■ **Document excerpt**:

☆ ☆ ☆

Extract from the web site.

1915 PAGE 1







 January 1915 saw an increase in the 9th Battalions training. It was very strenuous, with long marches into the desert in full marching order in the blazing heat of the day. Lt. MAKIN wrote of the men " Our Ashton Lads have made fine soldiers, they swing along and stick at it, you will find none "fall out" by the way. They are a credit to their Town, are high spirited and are ready for fun or danger. This is the situation - We are 1500 and have taken the place of 8000 Regulars, and so we make a brave show in the face of a possible outbreak by Turkey. We are the 9th Manchesters, and that settles the matter!"

The amateurs had now become professional soldiers.


Published in the Reporter 16th January 1915.


Stalybridge Soldier's Letter From Cairo.

"We are at Abarscar, on the edge of the desert," writes Lance Corporal FRED ARMITAGE to his wife, Mrs. Armitage, of 29, Mount Street, Stalybridge. He is in the 9th Battalion Manchester Regiment (Ashton) Territorials. In a previous letter he had told his wife they were going to Abarscar, and he goes on: - " We have just come off our first day's parade. We were out from eight o'clock till four o'clock under a blazing sun, with no shelter, and we marched from our barracks, which is just on the edge of the desert, to about six miles into the desert, where there is nothing in sight but sand. There we started our observations under the General staff at present, and we are under special training. We shall soon be 'going through it.' It is very hard work marching on sand, as it gives way beneath the feet. I happened to be on gate duty the other day when the Australians came in to water their horses. They are a fine body of men. One asked me to post a letter for him, and he gave me an English shilling. They have plenty of money. Three parts of them came out of the bush and off ranches. I have got their twang. It is all 'way down in Sydney and Melbourne.' The Australians are all mounted regiments, and they have some very fine horses. Thousands pass our barracks daily."

☆ ☆ ☆

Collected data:
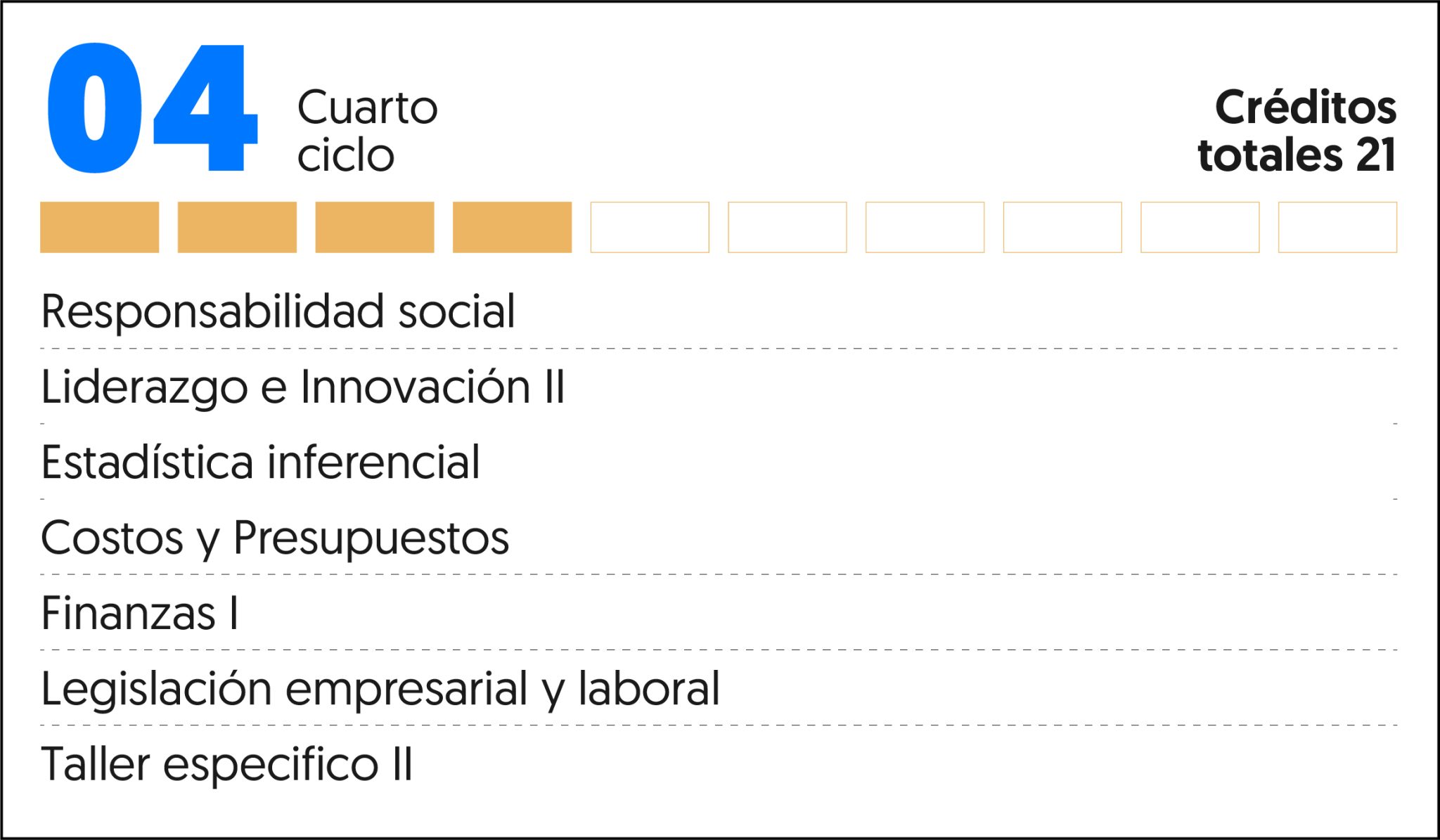 04 Cuarto ciclo

Créditos totales 21

Responsabilidad social

Liderazgo e Innovación II

Estadística inferencial

Costos y Presupuestos

Finanzas I

Legislación empresarial y laboral

Taller especifico II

☆ ☆ ☆

■ **Required tasks**:
1. In the 9th Battalion excerpt, rewrite the paragraph beginning "January 1915 saw an increase" as a shorter paragraph that keeps its main facts.
2. Answer these questions from the 9th Battalion excerpt:
(a) According to Lt. Makin, how many men were in the battalion, and how many Regulars had they replaced?
(b) On what date was the Stalybridge soldier's letter published in the Reporter?
(c) What was the address of Lance Corporal Fred Armitage's wife?
3. Set down the part of the 9th Battalion excerpt from "January 1915 saw" up to and including "16th January 1915.".

■ **Answers in order**:
1. In January 1915 the 9th Battalion's training became more strenuous, with long marches into the desert in full marching order in the heat of the day. Lt. Makin wrote that the Ashton men had become fine soldiers who did not fall out on the march and were a credit to their town. He noted that the battalion's 1500 men had taken the place of 8000 Regulars in the face of a possible outbreak by Turkey.

2.
(a) 1500 men, replacing 8000 Regulars.
(b) 16th January 1915.
(c) 29, Mount Street, Stalybridge.

3.
January 1915 saw an increase in the 9th Battalions training. It was very strenuous, with long marches into the desert in full marching order in the blazing heat of the day. Lt. MAKIN wrote of the men " Our Ashton Lads have made fine soldiers, they swing along and stick at it, you will find none "fall out" by the way. They are a credit to their Town, are high spirited and are ready for fun or danger. This is the situation - We are 1500 and have taken the place of 8000 Regulars, and so we make a brave show in the face of a possible outbreak by Turkey. We are the 9th Manchesters, and that settles the matter!"

The amateurs had now become professional soldiers.


Published in the Reporter 16th January 1915.